O Estado de São Paulo, n.44657, 23/01/2016. Notas e Informações, p.A3

O emprego de Tombini

Certamente o presidente do Banco Central, Alexandre Tombini, terminou a semana mais firme no cargo. Mas não pelas razões certas. Sua carta na terça-feira de manhã e a decisão no dia seguinte do Comitê de Política Monetária (Copom) pela manutenção da taxa básica de juros colocaram em xeque a credibilidade da política monetária do Banco Central. Mas deram-lhe – é de justiça reconhecer – um inabalável prestígio junto à presidente Dilma Rousseff. Depois do que ele aprontou nesta semana, Dilma deve estar radiante com o economista.

Quebrando o protocolo de silêncio prévio às reuniões do Copom, o presidente do Banco Central divulgou uma carta informando que a forte deterioração das previsões do Fundo Monetário Internacional (FMI) em relação à economia brasileira deveria ser levada em conta na ponderação do comitê sobre a taxa de juros. É ocioso dizer que a carta era completamente desnecessária – só alguém de má-fé poderia pensar que os integrantes do Copom desprezariam em sua ponderação as previsões do FMI. No entanto, o comunicado deu ao mercado a exata medida de como Tombini se porta no cargo – abdicou da autonomia que fazia do Banco Central um órgão respeitável de condução da política monetária para atender subservientemente aos caprichos da presidente Dilma.

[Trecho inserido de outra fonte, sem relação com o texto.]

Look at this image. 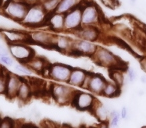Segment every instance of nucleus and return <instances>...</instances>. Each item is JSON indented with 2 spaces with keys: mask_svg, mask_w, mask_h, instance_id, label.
I'll list each match as a JSON object with an SVG mask.
<instances>
[{
  "mask_svg": "<svg viewBox=\"0 0 146 128\" xmlns=\"http://www.w3.org/2000/svg\"><path fill=\"white\" fill-rule=\"evenodd\" d=\"M47 18H48L47 12L44 10L42 5L36 0L34 2L30 3L24 19L20 24L30 29H38L46 25Z\"/></svg>",
  "mask_w": 146,
  "mask_h": 128,
  "instance_id": "f257e3e1",
  "label": "nucleus"
},
{
  "mask_svg": "<svg viewBox=\"0 0 146 128\" xmlns=\"http://www.w3.org/2000/svg\"><path fill=\"white\" fill-rule=\"evenodd\" d=\"M30 2L26 0H5L0 13L10 20L21 23L29 8Z\"/></svg>",
  "mask_w": 146,
  "mask_h": 128,
  "instance_id": "f03ea898",
  "label": "nucleus"
},
{
  "mask_svg": "<svg viewBox=\"0 0 146 128\" xmlns=\"http://www.w3.org/2000/svg\"><path fill=\"white\" fill-rule=\"evenodd\" d=\"M92 60L99 66L113 69V68H121L122 61L118 56H116L112 51L105 47L98 46L95 53L91 57Z\"/></svg>",
  "mask_w": 146,
  "mask_h": 128,
  "instance_id": "7ed1b4c3",
  "label": "nucleus"
},
{
  "mask_svg": "<svg viewBox=\"0 0 146 128\" xmlns=\"http://www.w3.org/2000/svg\"><path fill=\"white\" fill-rule=\"evenodd\" d=\"M81 17L82 25L93 26H99L103 19L99 6L90 0H84L81 4Z\"/></svg>",
  "mask_w": 146,
  "mask_h": 128,
  "instance_id": "20e7f679",
  "label": "nucleus"
},
{
  "mask_svg": "<svg viewBox=\"0 0 146 128\" xmlns=\"http://www.w3.org/2000/svg\"><path fill=\"white\" fill-rule=\"evenodd\" d=\"M72 86L66 85V83L53 82L49 88L50 96L58 105H67L71 104L72 98L76 90L71 88Z\"/></svg>",
  "mask_w": 146,
  "mask_h": 128,
  "instance_id": "39448f33",
  "label": "nucleus"
},
{
  "mask_svg": "<svg viewBox=\"0 0 146 128\" xmlns=\"http://www.w3.org/2000/svg\"><path fill=\"white\" fill-rule=\"evenodd\" d=\"M96 102V96L89 91L76 90L71 101V106H73L78 111H91Z\"/></svg>",
  "mask_w": 146,
  "mask_h": 128,
  "instance_id": "423d86ee",
  "label": "nucleus"
},
{
  "mask_svg": "<svg viewBox=\"0 0 146 128\" xmlns=\"http://www.w3.org/2000/svg\"><path fill=\"white\" fill-rule=\"evenodd\" d=\"M9 54L19 63H27L33 56L35 52L29 43H11L7 45Z\"/></svg>",
  "mask_w": 146,
  "mask_h": 128,
  "instance_id": "0eeeda50",
  "label": "nucleus"
},
{
  "mask_svg": "<svg viewBox=\"0 0 146 128\" xmlns=\"http://www.w3.org/2000/svg\"><path fill=\"white\" fill-rule=\"evenodd\" d=\"M72 67L68 64L64 63H52L49 64L46 70V75L48 78L53 80L54 82L59 83H67L70 76Z\"/></svg>",
  "mask_w": 146,
  "mask_h": 128,
  "instance_id": "6e6552de",
  "label": "nucleus"
},
{
  "mask_svg": "<svg viewBox=\"0 0 146 128\" xmlns=\"http://www.w3.org/2000/svg\"><path fill=\"white\" fill-rule=\"evenodd\" d=\"M55 33L50 30H43V29H37L28 32L29 44L39 45L44 48H52L53 39H54Z\"/></svg>",
  "mask_w": 146,
  "mask_h": 128,
  "instance_id": "1a4fd4ad",
  "label": "nucleus"
},
{
  "mask_svg": "<svg viewBox=\"0 0 146 128\" xmlns=\"http://www.w3.org/2000/svg\"><path fill=\"white\" fill-rule=\"evenodd\" d=\"M106 82H107L106 78L104 76H102L101 74L89 71L83 88H85L87 91H89L93 95L99 96L102 94V91H103V88L105 86Z\"/></svg>",
  "mask_w": 146,
  "mask_h": 128,
  "instance_id": "9d476101",
  "label": "nucleus"
},
{
  "mask_svg": "<svg viewBox=\"0 0 146 128\" xmlns=\"http://www.w3.org/2000/svg\"><path fill=\"white\" fill-rule=\"evenodd\" d=\"M98 45L95 42L84 40V39H76L73 41L72 50L70 55L74 56H88L92 57L97 49Z\"/></svg>",
  "mask_w": 146,
  "mask_h": 128,
  "instance_id": "9b49d317",
  "label": "nucleus"
},
{
  "mask_svg": "<svg viewBox=\"0 0 146 128\" xmlns=\"http://www.w3.org/2000/svg\"><path fill=\"white\" fill-rule=\"evenodd\" d=\"M82 26L81 6L76 7L64 14V31L74 33Z\"/></svg>",
  "mask_w": 146,
  "mask_h": 128,
  "instance_id": "f8f14e48",
  "label": "nucleus"
},
{
  "mask_svg": "<svg viewBox=\"0 0 146 128\" xmlns=\"http://www.w3.org/2000/svg\"><path fill=\"white\" fill-rule=\"evenodd\" d=\"M73 34L78 39H84L91 42H97L101 39L102 36V32L99 27L93 25H82Z\"/></svg>",
  "mask_w": 146,
  "mask_h": 128,
  "instance_id": "ddd939ff",
  "label": "nucleus"
},
{
  "mask_svg": "<svg viewBox=\"0 0 146 128\" xmlns=\"http://www.w3.org/2000/svg\"><path fill=\"white\" fill-rule=\"evenodd\" d=\"M2 34L3 40L7 42V44L11 43H29L28 32L16 29H0Z\"/></svg>",
  "mask_w": 146,
  "mask_h": 128,
  "instance_id": "4468645a",
  "label": "nucleus"
},
{
  "mask_svg": "<svg viewBox=\"0 0 146 128\" xmlns=\"http://www.w3.org/2000/svg\"><path fill=\"white\" fill-rule=\"evenodd\" d=\"M22 77L17 75L14 72H8L6 80V90H5V96L9 99H14L17 96V92L22 82Z\"/></svg>",
  "mask_w": 146,
  "mask_h": 128,
  "instance_id": "2eb2a0df",
  "label": "nucleus"
},
{
  "mask_svg": "<svg viewBox=\"0 0 146 128\" xmlns=\"http://www.w3.org/2000/svg\"><path fill=\"white\" fill-rule=\"evenodd\" d=\"M73 41H74L73 39H71L70 37L66 36V35L55 33L52 48L56 49L57 51H59L61 53L70 55L73 46Z\"/></svg>",
  "mask_w": 146,
  "mask_h": 128,
  "instance_id": "dca6fc26",
  "label": "nucleus"
},
{
  "mask_svg": "<svg viewBox=\"0 0 146 128\" xmlns=\"http://www.w3.org/2000/svg\"><path fill=\"white\" fill-rule=\"evenodd\" d=\"M88 73H89V71L83 69V68H79V67L73 68L72 67V70H71V73H70V76H69L67 84L72 86V87L83 88Z\"/></svg>",
  "mask_w": 146,
  "mask_h": 128,
  "instance_id": "f3484780",
  "label": "nucleus"
},
{
  "mask_svg": "<svg viewBox=\"0 0 146 128\" xmlns=\"http://www.w3.org/2000/svg\"><path fill=\"white\" fill-rule=\"evenodd\" d=\"M45 26H47L49 30L54 33L64 31V14H61L58 12L49 14Z\"/></svg>",
  "mask_w": 146,
  "mask_h": 128,
  "instance_id": "a211bd4d",
  "label": "nucleus"
},
{
  "mask_svg": "<svg viewBox=\"0 0 146 128\" xmlns=\"http://www.w3.org/2000/svg\"><path fill=\"white\" fill-rule=\"evenodd\" d=\"M29 68L33 71V73L44 74L49 66V63L42 56H33L27 63H25Z\"/></svg>",
  "mask_w": 146,
  "mask_h": 128,
  "instance_id": "6ab92c4d",
  "label": "nucleus"
},
{
  "mask_svg": "<svg viewBox=\"0 0 146 128\" xmlns=\"http://www.w3.org/2000/svg\"><path fill=\"white\" fill-rule=\"evenodd\" d=\"M90 112L93 114L98 122H108L111 109L105 103H101L97 100V102L95 103V105L93 106Z\"/></svg>",
  "mask_w": 146,
  "mask_h": 128,
  "instance_id": "aec40b11",
  "label": "nucleus"
},
{
  "mask_svg": "<svg viewBox=\"0 0 146 128\" xmlns=\"http://www.w3.org/2000/svg\"><path fill=\"white\" fill-rule=\"evenodd\" d=\"M33 96V88L32 85L27 80H22L19 90L17 92L16 99L20 101L21 103H26L32 98Z\"/></svg>",
  "mask_w": 146,
  "mask_h": 128,
  "instance_id": "412c9836",
  "label": "nucleus"
},
{
  "mask_svg": "<svg viewBox=\"0 0 146 128\" xmlns=\"http://www.w3.org/2000/svg\"><path fill=\"white\" fill-rule=\"evenodd\" d=\"M83 1L84 0H60L56 12L61 13V14H66L72 9L81 6Z\"/></svg>",
  "mask_w": 146,
  "mask_h": 128,
  "instance_id": "4be33fe9",
  "label": "nucleus"
},
{
  "mask_svg": "<svg viewBox=\"0 0 146 128\" xmlns=\"http://www.w3.org/2000/svg\"><path fill=\"white\" fill-rule=\"evenodd\" d=\"M121 94V87L115 84L111 80H107L105 86L103 88L101 96L105 98H115Z\"/></svg>",
  "mask_w": 146,
  "mask_h": 128,
  "instance_id": "5701e85b",
  "label": "nucleus"
},
{
  "mask_svg": "<svg viewBox=\"0 0 146 128\" xmlns=\"http://www.w3.org/2000/svg\"><path fill=\"white\" fill-rule=\"evenodd\" d=\"M109 70L110 80L113 81L115 84H117L119 87H122L125 83V76H124L123 70H121V68H113V69Z\"/></svg>",
  "mask_w": 146,
  "mask_h": 128,
  "instance_id": "b1692460",
  "label": "nucleus"
},
{
  "mask_svg": "<svg viewBox=\"0 0 146 128\" xmlns=\"http://www.w3.org/2000/svg\"><path fill=\"white\" fill-rule=\"evenodd\" d=\"M37 1L42 5L44 10L46 11L48 15L56 12L57 7H58L59 2H60V0H37Z\"/></svg>",
  "mask_w": 146,
  "mask_h": 128,
  "instance_id": "393cba45",
  "label": "nucleus"
},
{
  "mask_svg": "<svg viewBox=\"0 0 146 128\" xmlns=\"http://www.w3.org/2000/svg\"><path fill=\"white\" fill-rule=\"evenodd\" d=\"M13 71L14 73H16L19 76H30L33 74V71L28 67V66L25 64V63H16L14 66H13Z\"/></svg>",
  "mask_w": 146,
  "mask_h": 128,
  "instance_id": "a878e982",
  "label": "nucleus"
},
{
  "mask_svg": "<svg viewBox=\"0 0 146 128\" xmlns=\"http://www.w3.org/2000/svg\"><path fill=\"white\" fill-rule=\"evenodd\" d=\"M121 122V116H120V112L118 110L111 109L110 112V117H109V126L111 128H118Z\"/></svg>",
  "mask_w": 146,
  "mask_h": 128,
  "instance_id": "bb28decb",
  "label": "nucleus"
},
{
  "mask_svg": "<svg viewBox=\"0 0 146 128\" xmlns=\"http://www.w3.org/2000/svg\"><path fill=\"white\" fill-rule=\"evenodd\" d=\"M7 74H8V72L4 68H0V95H5Z\"/></svg>",
  "mask_w": 146,
  "mask_h": 128,
  "instance_id": "cd10ccee",
  "label": "nucleus"
},
{
  "mask_svg": "<svg viewBox=\"0 0 146 128\" xmlns=\"http://www.w3.org/2000/svg\"><path fill=\"white\" fill-rule=\"evenodd\" d=\"M17 122L11 118L5 117L0 119V128H16Z\"/></svg>",
  "mask_w": 146,
  "mask_h": 128,
  "instance_id": "c85d7f7f",
  "label": "nucleus"
},
{
  "mask_svg": "<svg viewBox=\"0 0 146 128\" xmlns=\"http://www.w3.org/2000/svg\"><path fill=\"white\" fill-rule=\"evenodd\" d=\"M15 61L16 60L10 54L0 56V63H2V65L7 66V67H13L15 65Z\"/></svg>",
  "mask_w": 146,
  "mask_h": 128,
  "instance_id": "c756f323",
  "label": "nucleus"
},
{
  "mask_svg": "<svg viewBox=\"0 0 146 128\" xmlns=\"http://www.w3.org/2000/svg\"><path fill=\"white\" fill-rule=\"evenodd\" d=\"M126 74H127L128 80L130 82H134L137 78V72L133 67H127L126 68Z\"/></svg>",
  "mask_w": 146,
  "mask_h": 128,
  "instance_id": "7c9ffc66",
  "label": "nucleus"
},
{
  "mask_svg": "<svg viewBox=\"0 0 146 128\" xmlns=\"http://www.w3.org/2000/svg\"><path fill=\"white\" fill-rule=\"evenodd\" d=\"M119 112H120V116H121V119L125 120L129 117V109H128L127 106H123V107L119 110Z\"/></svg>",
  "mask_w": 146,
  "mask_h": 128,
  "instance_id": "2f4dec72",
  "label": "nucleus"
},
{
  "mask_svg": "<svg viewBox=\"0 0 146 128\" xmlns=\"http://www.w3.org/2000/svg\"><path fill=\"white\" fill-rule=\"evenodd\" d=\"M8 54H9L8 48L0 43V56H4V55H8Z\"/></svg>",
  "mask_w": 146,
  "mask_h": 128,
  "instance_id": "473e14b6",
  "label": "nucleus"
},
{
  "mask_svg": "<svg viewBox=\"0 0 146 128\" xmlns=\"http://www.w3.org/2000/svg\"><path fill=\"white\" fill-rule=\"evenodd\" d=\"M109 123L108 122H98L95 126H93L92 128H109Z\"/></svg>",
  "mask_w": 146,
  "mask_h": 128,
  "instance_id": "72a5a7b5",
  "label": "nucleus"
},
{
  "mask_svg": "<svg viewBox=\"0 0 146 128\" xmlns=\"http://www.w3.org/2000/svg\"><path fill=\"white\" fill-rule=\"evenodd\" d=\"M140 65H141L142 70H143L146 74V56L142 57V58L140 59Z\"/></svg>",
  "mask_w": 146,
  "mask_h": 128,
  "instance_id": "f704fd0d",
  "label": "nucleus"
},
{
  "mask_svg": "<svg viewBox=\"0 0 146 128\" xmlns=\"http://www.w3.org/2000/svg\"><path fill=\"white\" fill-rule=\"evenodd\" d=\"M16 128H36L35 126L31 125V124H24V123H17Z\"/></svg>",
  "mask_w": 146,
  "mask_h": 128,
  "instance_id": "c9c22d12",
  "label": "nucleus"
},
{
  "mask_svg": "<svg viewBox=\"0 0 146 128\" xmlns=\"http://www.w3.org/2000/svg\"><path fill=\"white\" fill-rule=\"evenodd\" d=\"M140 80H141V83L146 84V74L145 75H142L141 78H140Z\"/></svg>",
  "mask_w": 146,
  "mask_h": 128,
  "instance_id": "e433bc0d",
  "label": "nucleus"
},
{
  "mask_svg": "<svg viewBox=\"0 0 146 128\" xmlns=\"http://www.w3.org/2000/svg\"><path fill=\"white\" fill-rule=\"evenodd\" d=\"M4 1H5V0H0V9H1V7H2L3 3H4Z\"/></svg>",
  "mask_w": 146,
  "mask_h": 128,
  "instance_id": "4c0bfd02",
  "label": "nucleus"
},
{
  "mask_svg": "<svg viewBox=\"0 0 146 128\" xmlns=\"http://www.w3.org/2000/svg\"><path fill=\"white\" fill-rule=\"evenodd\" d=\"M136 1H137V0H129V2H130V3H132V4H135Z\"/></svg>",
  "mask_w": 146,
  "mask_h": 128,
  "instance_id": "58836bf2",
  "label": "nucleus"
},
{
  "mask_svg": "<svg viewBox=\"0 0 146 128\" xmlns=\"http://www.w3.org/2000/svg\"><path fill=\"white\" fill-rule=\"evenodd\" d=\"M2 40H3V37H2V34H1V31H0V43H1Z\"/></svg>",
  "mask_w": 146,
  "mask_h": 128,
  "instance_id": "ea45409f",
  "label": "nucleus"
},
{
  "mask_svg": "<svg viewBox=\"0 0 146 128\" xmlns=\"http://www.w3.org/2000/svg\"><path fill=\"white\" fill-rule=\"evenodd\" d=\"M62 128H71V127H68V126H64V127H62Z\"/></svg>",
  "mask_w": 146,
  "mask_h": 128,
  "instance_id": "a19ab883",
  "label": "nucleus"
},
{
  "mask_svg": "<svg viewBox=\"0 0 146 128\" xmlns=\"http://www.w3.org/2000/svg\"><path fill=\"white\" fill-rule=\"evenodd\" d=\"M141 128H146V126H143V127H141Z\"/></svg>",
  "mask_w": 146,
  "mask_h": 128,
  "instance_id": "79ce46f5",
  "label": "nucleus"
},
{
  "mask_svg": "<svg viewBox=\"0 0 146 128\" xmlns=\"http://www.w3.org/2000/svg\"><path fill=\"white\" fill-rule=\"evenodd\" d=\"M0 68H1V65H0Z\"/></svg>",
  "mask_w": 146,
  "mask_h": 128,
  "instance_id": "37998d69",
  "label": "nucleus"
},
{
  "mask_svg": "<svg viewBox=\"0 0 146 128\" xmlns=\"http://www.w3.org/2000/svg\"><path fill=\"white\" fill-rule=\"evenodd\" d=\"M0 119H1V117H0Z\"/></svg>",
  "mask_w": 146,
  "mask_h": 128,
  "instance_id": "c03bdc74",
  "label": "nucleus"
}]
</instances>
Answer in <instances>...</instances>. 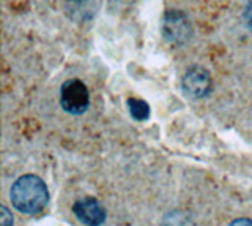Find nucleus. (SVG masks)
Segmentation results:
<instances>
[{
    "instance_id": "3",
    "label": "nucleus",
    "mask_w": 252,
    "mask_h": 226,
    "mask_svg": "<svg viewBox=\"0 0 252 226\" xmlns=\"http://www.w3.org/2000/svg\"><path fill=\"white\" fill-rule=\"evenodd\" d=\"M162 35L173 44H185L191 40L192 27L185 13L169 10L162 18Z\"/></svg>"
},
{
    "instance_id": "2",
    "label": "nucleus",
    "mask_w": 252,
    "mask_h": 226,
    "mask_svg": "<svg viewBox=\"0 0 252 226\" xmlns=\"http://www.w3.org/2000/svg\"><path fill=\"white\" fill-rule=\"evenodd\" d=\"M60 103L66 113L81 115L90 105V95L87 85L79 79H69L62 85L60 90Z\"/></svg>"
},
{
    "instance_id": "5",
    "label": "nucleus",
    "mask_w": 252,
    "mask_h": 226,
    "mask_svg": "<svg viewBox=\"0 0 252 226\" xmlns=\"http://www.w3.org/2000/svg\"><path fill=\"white\" fill-rule=\"evenodd\" d=\"M183 87L189 95L203 98L211 92V76L203 67H192L188 70L183 77Z\"/></svg>"
},
{
    "instance_id": "6",
    "label": "nucleus",
    "mask_w": 252,
    "mask_h": 226,
    "mask_svg": "<svg viewBox=\"0 0 252 226\" xmlns=\"http://www.w3.org/2000/svg\"><path fill=\"white\" fill-rule=\"evenodd\" d=\"M128 109L131 115L136 120H145L150 115V106L145 103L144 100H136V98H129L128 100Z\"/></svg>"
},
{
    "instance_id": "9",
    "label": "nucleus",
    "mask_w": 252,
    "mask_h": 226,
    "mask_svg": "<svg viewBox=\"0 0 252 226\" xmlns=\"http://www.w3.org/2000/svg\"><path fill=\"white\" fill-rule=\"evenodd\" d=\"M244 18H246V21H248L249 27L252 29V2H251V3L248 5L246 11H244Z\"/></svg>"
},
{
    "instance_id": "4",
    "label": "nucleus",
    "mask_w": 252,
    "mask_h": 226,
    "mask_svg": "<svg viewBox=\"0 0 252 226\" xmlns=\"http://www.w3.org/2000/svg\"><path fill=\"white\" fill-rule=\"evenodd\" d=\"M73 212L85 226H101L107 215L104 206L92 196L79 199L73 206Z\"/></svg>"
},
{
    "instance_id": "8",
    "label": "nucleus",
    "mask_w": 252,
    "mask_h": 226,
    "mask_svg": "<svg viewBox=\"0 0 252 226\" xmlns=\"http://www.w3.org/2000/svg\"><path fill=\"white\" fill-rule=\"evenodd\" d=\"M230 226H252V220H249V218H238Z\"/></svg>"
},
{
    "instance_id": "7",
    "label": "nucleus",
    "mask_w": 252,
    "mask_h": 226,
    "mask_svg": "<svg viewBox=\"0 0 252 226\" xmlns=\"http://www.w3.org/2000/svg\"><path fill=\"white\" fill-rule=\"evenodd\" d=\"M2 226H13V215L5 206H2Z\"/></svg>"
},
{
    "instance_id": "1",
    "label": "nucleus",
    "mask_w": 252,
    "mask_h": 226,
    "mask_svg": "<svg viewBox=\"0 0 252 226\" xmlns=\"http://www.w3.org/2000/svg\"><path fill=\"white\" fill-rule=\"evenodd\" d=\"M10 198L19 212L35 215L41 212L49 202V190L38 176L26 174L13 184Z\"/></svg>"
}]
</instances>
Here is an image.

Ainda que não confirmada pelos canais oficiais, a ninguém passou despercebida a reunião de Dilma e Tombini na segunda-feira. E se havia alguma dúvida quanto ao conteúdo da conversa presidencial, a carta de Tombini – emitindo sinal claro de que a estratégia do Copom no combate à inflação seria alterada – a cortou pela raiz. Tombini trocou a proteção da moeda – função primordial de qualquer Banco Central – pela simpatia da presidente Dilma. Tudo isso foi devidamente confirmado com a decisão do Copom, na quarta-feira, de manter a taxa Selic em 14,25%, apesar de todas as indicações prévias do próprio Banco Central de que era preciso um novo aumento para combater a inflação.

Estranha que um presidente do Banco Central não tenha qualquer pudor de explicitar – como fez Tombini – uma direta interferência na conduta da instituição. Isso, obviamente, não ocorreu por desconhecimento do modo de funcionamento da economia e da influência das expectativas. Dessa falha não se pode acusar o atual presidente do Banco Central, com Ph.D. em economia pela Universidade de Illinois. Ele conhecia perfeitamente as regras, que desprezou olimpicamente para atender às próprias razões.

Embora o Banco Central não seja independente, seu presidente não está no cargo para agradar ao presidente da República. Sua principal missão é proteger a moeda nacional, muito especialmente nesses tempos de persistente inflação. No entanto, os movimentos recentes de Tombini – a reunião com Dilma, a brilhante carta e a decisão do Copom – são qualquer coisa, menos proteção da moeda.

No caso concreto, há ainda uma não pequena agravante. De longa data, o mercado sabe muito bem qual é a capacidade de análise e de decisão da presidente Dilma em relação à política econômica e monetária do País. Os resultados estão expostos a quem queira ver – uma crise sem precedentes, batendo todos os recordes da história recente nacional de estagnação econômica, desemprego, inflação, desvalorização da moeda ante o dólar, etc. Isso porque a presidente Dilma está firmemente convencida – ai de quem queira dizer o contrário – de que possui um amplo e profundo conhecimento sobre economia e acha que a economia deve obedecer aos seus caprichos. Tem-se então seu famoso voluntarismo (mal) esclarecido.

Apesar de todas essas evidências, Tombini diz ao mercado com todas as letras que, a partir de agora, quem está no comando da política monetária é a presidente Dilma Rousseff. Trata-se simplesmente da pior notícia possível. Todos os brasileiros têm motivo para temer, exceto Tombini. Nunca, como agora, ele esteve tão firme no emprego.